The config_file.json passed using the --config_file option should have the following schema:

{
    "backend_extensions" :
    {
        "shared_library_path" : "path to libQnnCpuNetRunExtensions.so",
        "config_file_path" : "path to backend_config.json"
    }
}

The CPU Backend Extensions custom configuration file i.e., backend_config.json includes context-level and graph-level configurations. Currently, this configuration supports enabling or disabling the QMX execution flow.

Configuration

option

type

Context config

use_qmx

boolean

Graph config

graph_name

string

use_qmx

boolean

The “use_qmx” option in the graph configuration takes precedence over the same option in the context configuration. If “use_qmx” is not specified in the graph configuration, the CPU Backend uses the value from the context configuration to determine whether to enable or disable the QMX flow.

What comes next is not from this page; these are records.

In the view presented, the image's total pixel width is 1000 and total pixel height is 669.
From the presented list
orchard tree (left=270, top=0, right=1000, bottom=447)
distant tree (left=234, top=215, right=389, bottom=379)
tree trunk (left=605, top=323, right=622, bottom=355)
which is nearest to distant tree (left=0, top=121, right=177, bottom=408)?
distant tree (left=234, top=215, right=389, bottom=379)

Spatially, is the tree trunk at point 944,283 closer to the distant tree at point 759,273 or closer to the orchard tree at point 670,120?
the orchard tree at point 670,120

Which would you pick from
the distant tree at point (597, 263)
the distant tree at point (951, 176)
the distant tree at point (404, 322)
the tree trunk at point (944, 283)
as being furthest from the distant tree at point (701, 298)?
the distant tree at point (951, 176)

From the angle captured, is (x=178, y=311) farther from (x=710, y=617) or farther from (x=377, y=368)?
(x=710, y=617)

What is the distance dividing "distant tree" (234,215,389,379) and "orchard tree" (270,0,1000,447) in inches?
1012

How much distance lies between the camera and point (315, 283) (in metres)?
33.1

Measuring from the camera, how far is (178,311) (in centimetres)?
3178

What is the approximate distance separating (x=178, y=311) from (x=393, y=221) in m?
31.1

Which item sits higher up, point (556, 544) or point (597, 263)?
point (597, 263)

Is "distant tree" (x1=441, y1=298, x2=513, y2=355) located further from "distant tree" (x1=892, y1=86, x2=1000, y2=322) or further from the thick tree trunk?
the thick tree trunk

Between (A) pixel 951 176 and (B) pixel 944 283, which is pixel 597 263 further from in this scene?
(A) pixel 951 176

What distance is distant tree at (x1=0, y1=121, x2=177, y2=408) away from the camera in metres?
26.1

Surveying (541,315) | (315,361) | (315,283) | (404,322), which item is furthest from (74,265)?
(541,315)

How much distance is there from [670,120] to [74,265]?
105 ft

The schema for the CPU Backend Extensions custom configuration file is shown below:

{
  "type": "object",
  "properties": {
      "graphs": {
          "type": "array",
          "items": {
              "type": "object",
              "properties": {
                  "graph_name": {"type": "array", "items": {"type": "string" }},
                  "use_qmx": {"type": "boolean"}
              }
          }
      },
      "context": {
          "type": "array",
          "items": {
              "type": "object",
              "properties": {
                  "use_qmx": { "type": "boolean" }
              }
          }
      }
  }
}

An example config can be found at this path: ${QAIRT_SDK_ROOT}/examples/QNN/BackendExtensions/CPU/qnn_cpu_example_config.json.

Note

CPU Backend extension support is enabled for Android targets.